-------- Text

What's Your Cooking Pot Made Of? It Might Be Affecting Your Health More Than Your Food
I never thought about the pot. Only what went inside it.
My mom has been cooking in the same kitchen for decades. The tablea she grinds herself from scratch. The malunggay she picks from the backyard. The guava leaf tea she brews when my stomach acts up. Everything she puts into the pot is intentional and carefully chosen.
But the pot itself? That one we didn't question for a long time.
It was only after my father died of cardiac arrest in 2006 — he had Type 2 diabetes — and after my own health issues started piling up: the amoeba episode in Cagayan de Oro, the kidney stone in 2024, the ongoing gut sensitivity — that I started looking at everything. Not just what we eat. But what we cook it in.
And what I found made me look at our kitchen differently.

----------------
-------- Data excerpts

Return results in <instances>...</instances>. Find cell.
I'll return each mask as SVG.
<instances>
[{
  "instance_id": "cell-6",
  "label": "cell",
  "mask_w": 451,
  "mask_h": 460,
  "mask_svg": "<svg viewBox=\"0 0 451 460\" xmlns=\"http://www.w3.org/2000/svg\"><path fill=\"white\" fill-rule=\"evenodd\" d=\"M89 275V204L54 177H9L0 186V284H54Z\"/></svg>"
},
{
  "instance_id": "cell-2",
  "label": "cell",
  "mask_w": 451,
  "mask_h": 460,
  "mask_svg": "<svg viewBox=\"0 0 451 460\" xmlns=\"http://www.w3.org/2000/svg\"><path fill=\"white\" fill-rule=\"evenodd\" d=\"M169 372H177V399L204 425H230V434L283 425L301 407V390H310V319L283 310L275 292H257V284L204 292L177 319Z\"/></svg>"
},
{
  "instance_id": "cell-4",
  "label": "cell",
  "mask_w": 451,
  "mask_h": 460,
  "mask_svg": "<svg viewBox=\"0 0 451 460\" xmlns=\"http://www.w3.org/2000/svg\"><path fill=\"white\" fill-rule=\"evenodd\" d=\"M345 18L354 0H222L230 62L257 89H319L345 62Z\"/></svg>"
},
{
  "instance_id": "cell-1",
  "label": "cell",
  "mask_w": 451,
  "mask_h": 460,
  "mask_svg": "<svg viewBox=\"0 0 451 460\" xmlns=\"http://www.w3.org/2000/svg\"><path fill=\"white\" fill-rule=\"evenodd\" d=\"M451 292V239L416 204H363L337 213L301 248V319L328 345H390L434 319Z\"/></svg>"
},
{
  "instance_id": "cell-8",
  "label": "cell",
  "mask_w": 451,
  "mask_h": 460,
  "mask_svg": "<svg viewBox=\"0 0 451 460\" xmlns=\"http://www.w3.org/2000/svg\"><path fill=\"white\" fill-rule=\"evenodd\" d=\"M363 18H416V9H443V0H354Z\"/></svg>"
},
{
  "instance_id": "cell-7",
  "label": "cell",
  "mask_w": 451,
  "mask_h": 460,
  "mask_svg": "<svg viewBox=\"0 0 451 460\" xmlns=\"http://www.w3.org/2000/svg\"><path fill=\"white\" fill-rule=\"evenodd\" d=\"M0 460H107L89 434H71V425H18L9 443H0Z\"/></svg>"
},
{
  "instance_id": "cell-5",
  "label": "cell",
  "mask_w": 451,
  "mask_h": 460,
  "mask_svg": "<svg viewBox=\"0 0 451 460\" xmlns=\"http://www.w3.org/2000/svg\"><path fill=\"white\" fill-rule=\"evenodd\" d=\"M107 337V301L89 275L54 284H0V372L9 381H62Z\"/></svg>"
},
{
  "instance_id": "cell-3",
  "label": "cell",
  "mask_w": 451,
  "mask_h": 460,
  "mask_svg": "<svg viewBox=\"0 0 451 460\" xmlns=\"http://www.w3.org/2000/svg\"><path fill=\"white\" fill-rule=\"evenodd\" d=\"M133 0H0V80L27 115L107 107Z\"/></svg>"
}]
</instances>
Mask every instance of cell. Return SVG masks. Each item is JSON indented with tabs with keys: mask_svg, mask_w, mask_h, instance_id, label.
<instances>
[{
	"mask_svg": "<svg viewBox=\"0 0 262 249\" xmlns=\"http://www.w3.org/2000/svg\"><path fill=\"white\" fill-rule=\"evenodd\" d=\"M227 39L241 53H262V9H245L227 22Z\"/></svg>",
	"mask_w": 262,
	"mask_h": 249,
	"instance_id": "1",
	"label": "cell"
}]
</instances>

----------------

> [Assignment]: In the text about cooking pots, what did the writer's father die of, and in what year?

> [Exercise response]: He died of cardiac arrest in 2006.